“Good,” said Susan again. “Mr. Ramey, is there anything on your car that says you’re from the government?”
“Ah—the plates, I believe.”
“But it’s behind the stables,” said Blossom, “and Mr. Dodge and Mrs. Beaumont never go back there.”
“Even better,” said Susan.
“Mrs. Dodge?”
“Yes?”
“Am I to understand that—”
“All you have to understand, Mr. Ramey, is that from now on you must speak to me directly about all this. My husband has no authority in this matter. In fact, in three weeks he and I will be divorced.”
“Mr. Ramey,” Blossom asked, “if Susan didn’t know about the uranium in that mine, and I didn’t know about it, how did the government find out about it?”
Mr. Ramey smiled.
“A college freshman discovered it. A college freshman at Brown University, a boy who’s never traveled out of New England in his life. In a course in geology he was given some specimens of earth to analyze—and one of the samples was from the Dirt Hole Mine in Nevada. He discovered that the earth was radioactive, and his professor determined that the soil sample contained a great percentage of uranium—nearly one-tenth of one percent.”
“That seems like a very little percentage to me,” said Susan.
“That one-tenth of one percent will make you the richest woman in Nevada within the year,” said Mr. Ramey. “I can almost guarantee you that. If you don’t believe me, I will be happy to introduce you to any number of people who’d be willing to take this place off your hands for a few thousand dollars an acre.”

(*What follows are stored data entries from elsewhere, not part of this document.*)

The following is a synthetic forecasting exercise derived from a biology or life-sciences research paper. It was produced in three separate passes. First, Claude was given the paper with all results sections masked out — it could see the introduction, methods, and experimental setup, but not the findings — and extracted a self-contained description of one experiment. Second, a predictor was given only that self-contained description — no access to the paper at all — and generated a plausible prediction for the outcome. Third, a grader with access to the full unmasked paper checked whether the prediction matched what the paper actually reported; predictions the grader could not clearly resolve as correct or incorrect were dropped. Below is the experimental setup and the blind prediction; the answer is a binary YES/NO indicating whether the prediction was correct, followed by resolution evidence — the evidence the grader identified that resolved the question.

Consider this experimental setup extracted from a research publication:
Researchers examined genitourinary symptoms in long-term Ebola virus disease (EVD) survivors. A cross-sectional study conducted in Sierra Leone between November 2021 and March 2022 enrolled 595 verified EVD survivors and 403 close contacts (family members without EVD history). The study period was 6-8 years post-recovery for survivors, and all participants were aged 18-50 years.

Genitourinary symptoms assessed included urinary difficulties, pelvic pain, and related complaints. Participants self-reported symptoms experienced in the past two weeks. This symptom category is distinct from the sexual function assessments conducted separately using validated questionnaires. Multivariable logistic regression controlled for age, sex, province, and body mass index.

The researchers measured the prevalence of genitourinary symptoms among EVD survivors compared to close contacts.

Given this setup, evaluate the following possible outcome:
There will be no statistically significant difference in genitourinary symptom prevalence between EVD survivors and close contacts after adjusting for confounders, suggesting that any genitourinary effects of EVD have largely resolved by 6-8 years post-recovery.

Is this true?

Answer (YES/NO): NO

Mr. Ramey laughed, but Susan and Blossom were dumbfounded.
“At any rate,” Mr. Ramey went on, “we very quietly sent someone out here to take samples of the earth from the mine—after all, the earth that had been analyzed at Brown was about thirty years old—and the results this time were even better.”
Blossom took Mr. Ramey back to his automobile. Inside the main house Colleen made certain that Barbara and Harmon were otherwise occupied. The government agent took off for Carson City, but said that he was available at any time if Susan needed him. Susan never even found out what particular agency he worked for, but there were so many new ones already that the name might not mean anything to her anyway.
However, there were many more important things to think about. Susan waited impatiently for Blossom to return. She needed someone to listen to her chain of reasoning and pick out the flaws.
“That man is the reason Harmon wants me to scuttle the divorce,” said Susan.
“Looks that way,” said Blossom, leaning against the window again. “But I thought he was already rich.”
“I thought so, too. At least there was always plenty of money—of course after living the way I’d lived for two years, having five dollars made me feel like Croesus’s favorite wife. But I never knew any details of Harmon’s finances. Maybe he doesn’t have as much as I thought he did.”
“No matter how much he has,” Blossom pointed out, “it’s not going to be as much as you’re going to make off this place.”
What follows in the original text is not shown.